Researchers from the University of Otago’s Departments of Zoology and Chemistry collected bees from 51 hives across 17 locations in the province of Otago in southern New Zealand and measured their chlorpyrifos levels.
They detected low levels of pesticide in bees at three of the 17 sites and in six of the 51 hives they examined.
Finding chlorpyrifos was not a surprise. In 2013, Associate Professor Kim Hageman and her team from Otago’s Department of Chemistry showed that chlorpyrifos was detectable in air, water, and plant samples even in non-sprayed areas of the country, because this pesticide has a high ability to volatilize and travel great distances.
In the laboratory they then fed other bees with similar amounts of the pesticide, which is used around the world to protect food crops against insects and mites, and put them through learning performance tests.
Study lead author Dr. Elodie Urlacher says they found that chlorpyrifos-fed bees had worse odor-learning abilities and also recalled odors more poorly later, even though the dose they ingested is considered to be safe.

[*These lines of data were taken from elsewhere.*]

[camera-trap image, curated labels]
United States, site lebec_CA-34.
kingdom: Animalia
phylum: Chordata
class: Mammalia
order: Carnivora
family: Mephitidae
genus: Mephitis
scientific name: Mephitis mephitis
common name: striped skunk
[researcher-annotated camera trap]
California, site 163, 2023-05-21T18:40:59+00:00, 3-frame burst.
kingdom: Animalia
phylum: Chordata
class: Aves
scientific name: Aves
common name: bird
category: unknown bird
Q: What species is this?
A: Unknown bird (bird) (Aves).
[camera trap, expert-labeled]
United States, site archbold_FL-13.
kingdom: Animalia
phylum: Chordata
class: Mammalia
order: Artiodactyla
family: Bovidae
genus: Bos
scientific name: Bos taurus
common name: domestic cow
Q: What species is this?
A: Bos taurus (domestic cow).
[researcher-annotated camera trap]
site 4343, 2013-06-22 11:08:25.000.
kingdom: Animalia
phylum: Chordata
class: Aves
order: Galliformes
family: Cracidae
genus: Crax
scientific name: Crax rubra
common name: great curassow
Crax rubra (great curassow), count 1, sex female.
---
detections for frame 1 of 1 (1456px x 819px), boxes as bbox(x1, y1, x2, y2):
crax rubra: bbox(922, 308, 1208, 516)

“The dosed bees were less likely to respond specifically to an odor that was previously rewarded,” Urlacher says. “As honey bees rely on such memory mechanisms to target flowers, chlorpyrifos exposure may be stunting their effectiveness as nectar foragers and pollinators.”
The study identified the threshold dose for sub-lethal effects of chlorpyrifos on odor-learning and recall as 50 picograms of chlorpyrifos ingested per bee.
“This amount is thousands of times lower than the lethal dose of pure chlorpyrifos, which is around 100 billionths of a gram. Also, it is in the low range of the levels we measured in bees in the field.”
The research is the first to establish the threshold at which a pesticide has an effect on memory specificity in bees while also measuring doses in bee populations in the field, Urlacher says.
“Our findings raise some challenging questions about regulating this pesticide’s use,” she says. “It’s now clear that it is not just the lethal effects on bees that need to be taken into account, but also the serious sub-lethal ones at minute doses.”